■ Text excerpt ■
= = = = =

- Born: Hall Franklin Overton February 23, 1920 Bangor, Michigan, U.S.
- Died: November 24, 1972 (aged 52) New York City, U.S.
- Genres: Jazz; Classical music;
- Occupations: Composer; arranger; jazz pianist; music educator;
- Instrument: Piano

= Hall Overton =

American composer and music teacher

Hall Franklin Overton (February 23, 1920 – November 24, 1972) was an American composer, arranger, jazz pianist, and music educator. His work encompassed jazz and classical music, including symphonies, chamber music, and opera.

==Life==
He was born in Bangor, Michigan, the first of the three sons of Stanford and Ruth (Barnes) Overton. He grew up in Grand Rapids, Michigan.
After taking piano lessons as a youngster, Overton realized he'd have to travel beyond his small Midwestern town to find the kind of music instruction he wanted. His high school music teacher recognized Overton's gift and recommended he attend The Chicago Musical College after graduation. Overton studied theory and composition there from 1940 to 1942.

He then entered the armed services and served in overseas combat duty with the U.S. 3rd Armored Division until 1945. It was during his time in the service that he learned to play jazz. Upon his discharge from the army, Overton continued his musical studies at The Juilliard School of Music, studying composition with Vincent Persichetti. He graduated in 1951 with an M.S. degree, then became a member of the faculty there.

In 1954 Overton moved into a New York City loft at 821 Sixth Avenue, known as the Jazz Loft, where he lived alongside photographer W. Eugene Smith, musician Dick Cary, painter David X. Young, and other established and rising musicians and artists. This provided the perfect setting for the musicians to jam and learn together. Smith recorded many of these sessions, which were released in October 2000 as part of the Jazz Loft Project, a large ongoing project involving Smith's photos and tapes from that period.

While Overton was writing classical compositions, he was also deeply immersed in jazz, and recorded with such jazz notables as Stan Getz, Duke Jordan, Jimmy Raney and Teddy Charles. Thelonious Monk selected him to score his piano works for orchestra; a performance of these compositions in New York City was recorded live on February 28, 1959 and released on the album The Thelonious Monk Orchestra at Town Hall. In 1963, Monk recorded a second live album with orchestral arrangements by Overton at the New York Philharmonic Hall, released as Big Band and Quartet in Concert.

In later years, Overton taught at the Yale School of Music and the New School of Social Research. He received awards from The Koussevitzky Foundation and the John Simon Guggenheim Memorial Foundation.

= = = = =

(Rows from a box labeling dataset)
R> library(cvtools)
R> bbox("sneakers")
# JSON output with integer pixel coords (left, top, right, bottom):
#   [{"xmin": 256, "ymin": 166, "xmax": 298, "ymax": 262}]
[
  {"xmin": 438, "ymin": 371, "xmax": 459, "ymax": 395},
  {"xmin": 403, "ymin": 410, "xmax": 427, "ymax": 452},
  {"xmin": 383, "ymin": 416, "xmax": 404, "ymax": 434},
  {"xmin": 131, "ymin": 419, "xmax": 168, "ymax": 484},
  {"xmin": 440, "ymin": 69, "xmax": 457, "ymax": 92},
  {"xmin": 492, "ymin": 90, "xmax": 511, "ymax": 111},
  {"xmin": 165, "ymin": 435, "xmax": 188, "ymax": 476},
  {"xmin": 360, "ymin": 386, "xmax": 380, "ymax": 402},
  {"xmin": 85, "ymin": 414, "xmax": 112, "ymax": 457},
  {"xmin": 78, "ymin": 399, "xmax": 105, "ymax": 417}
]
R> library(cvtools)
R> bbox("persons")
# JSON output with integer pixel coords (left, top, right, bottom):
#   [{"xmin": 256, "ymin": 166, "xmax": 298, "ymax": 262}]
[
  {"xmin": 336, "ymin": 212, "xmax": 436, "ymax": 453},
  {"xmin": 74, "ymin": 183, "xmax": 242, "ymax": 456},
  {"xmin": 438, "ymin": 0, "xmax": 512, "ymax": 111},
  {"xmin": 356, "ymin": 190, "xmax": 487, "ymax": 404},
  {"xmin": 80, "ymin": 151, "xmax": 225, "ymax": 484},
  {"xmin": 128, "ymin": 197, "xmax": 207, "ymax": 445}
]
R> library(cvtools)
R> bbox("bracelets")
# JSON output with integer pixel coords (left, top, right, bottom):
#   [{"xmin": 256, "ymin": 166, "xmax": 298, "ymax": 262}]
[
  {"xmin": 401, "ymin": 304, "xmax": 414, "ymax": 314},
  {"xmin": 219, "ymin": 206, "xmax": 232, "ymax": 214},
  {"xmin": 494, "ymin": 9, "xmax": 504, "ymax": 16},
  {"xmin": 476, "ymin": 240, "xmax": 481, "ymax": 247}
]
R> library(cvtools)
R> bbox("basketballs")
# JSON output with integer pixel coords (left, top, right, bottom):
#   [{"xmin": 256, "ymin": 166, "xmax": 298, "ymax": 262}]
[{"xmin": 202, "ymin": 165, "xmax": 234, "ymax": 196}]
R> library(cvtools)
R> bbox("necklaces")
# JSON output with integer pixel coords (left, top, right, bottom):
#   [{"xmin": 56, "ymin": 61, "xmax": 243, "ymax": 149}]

= = = = =

■ What to work on ■
• 1. Answer these about the Hall Overton biography:
(a) Where did Overton study theory and composition from 1940 to 1942?
(b) Who taught him composition at Juilliard?
(c) At what address was the Jazz Loft?
• 2. Write out the Hall Overton biography word for word, everything from "- Born: Hall" down to "music, and opera.".
• 3. Carry the Hall Overton biography on past its final sentence.

■ Responses to the exercise ■
• 1.
(a) The Chicago Musical College
(b) Vincent Persichetti
(c) 821 Sixth Avenue

• 2.
- Born: Hall Franklin Overton February 23, 1920 Bangor, Michigan, U.S.
- Died: November 24, 1972 (aged 52) New York City, U.S.
- Genres: Jazz; Classical music;
- Occupations: Composer; arranger; jazz pianist; music educator;
- Instrument: Piano

= Hall Overton =

American composer and music teacher

Hall Franklin Overton (February 23, 1920 – November 24, 1972) was an American composer, arranger, jazz pianist, and music educator. His work encompassed jazz and classical music, including symphonies, chamber music, and opera.

• 3.
==Death==
Overton died on November 24, 1972, aged 52, from cirrhosis of the liver. A little more than a year earlier, on May 20, 1971, his opera Huckleberry Finn, commissioned by the Barney Jaffin Foundation, was presented by The Juilliard Opera Company.

==Family==
Overton married Nancy Swain (1926–2009) in 1949, with whom he had two sons, Richard Adair (Rick) Overton and Steven Swain Overton.

==Compositions==
Overton's compositions included operas, orchestral music, chamber works, and music for solo piano.

===Stage works===
- The Enchanted Pear Tree (1950)
- Pietro's Petard (1963)
- Huckleberry Finn (1971), with a libretto by Overton and Judah Stampfer

===Orchestral works===
- Symphony No. 1 for Strings (1955)
- Symphony No. 2 (1962)
- Interplay (1964)
- Sonorities (1964)
- Rhythms for Violin and Orchestra (1965)
- Pulsations for Chamber Orchestra (1972)

===Chamber and piano works===
- Three string quartets (1950, 1954, and 1967)
- String Trio (1957)
- Polarities No. 1 for piano (1959)
- Sonata for Viola and Piano (1960)
- Sonata for Cello and Piano (1960)
- Piano Sonata (1963)
- Polarities No. 2 for piano (1971)

==Discography==
===As leader===
- Jazz Laboratory Series Vol. 2 (Signal, 1955)
- Second String Quartet/String Quartet with Ezra Laderman (CRI, 1959)
- Dual Piano Jazz with Dave McKenna (Bethlehem, 1960)
- Pulsations/In Praise of Diplomacy and Common Sense with Lester Trimble (CRI, 1972)

===As sideman===
With Teddy Charles
- New Directions (Prestige, 1954)
- The Teddy Charles Tentet (Atlantic, 1956)
- 3 for Duke (Jubilee, 1957)
- Word from Bird (Atlantic, 1957)

With Jimmy Raney
- Jimmy Raney Plays (Prestige, 1953)
- Jimmy Raney Quartet Featuring Hal Overton (New Jazz, 1954)
- Jimmy Raney Quartet Hifi Vol. 2 (New Jazz, 1954)
- Jimmy Raney 1955 (Prestige, 1955)
- Jimmy Raney in Three Attitudes (ABC-Paramount, 1957)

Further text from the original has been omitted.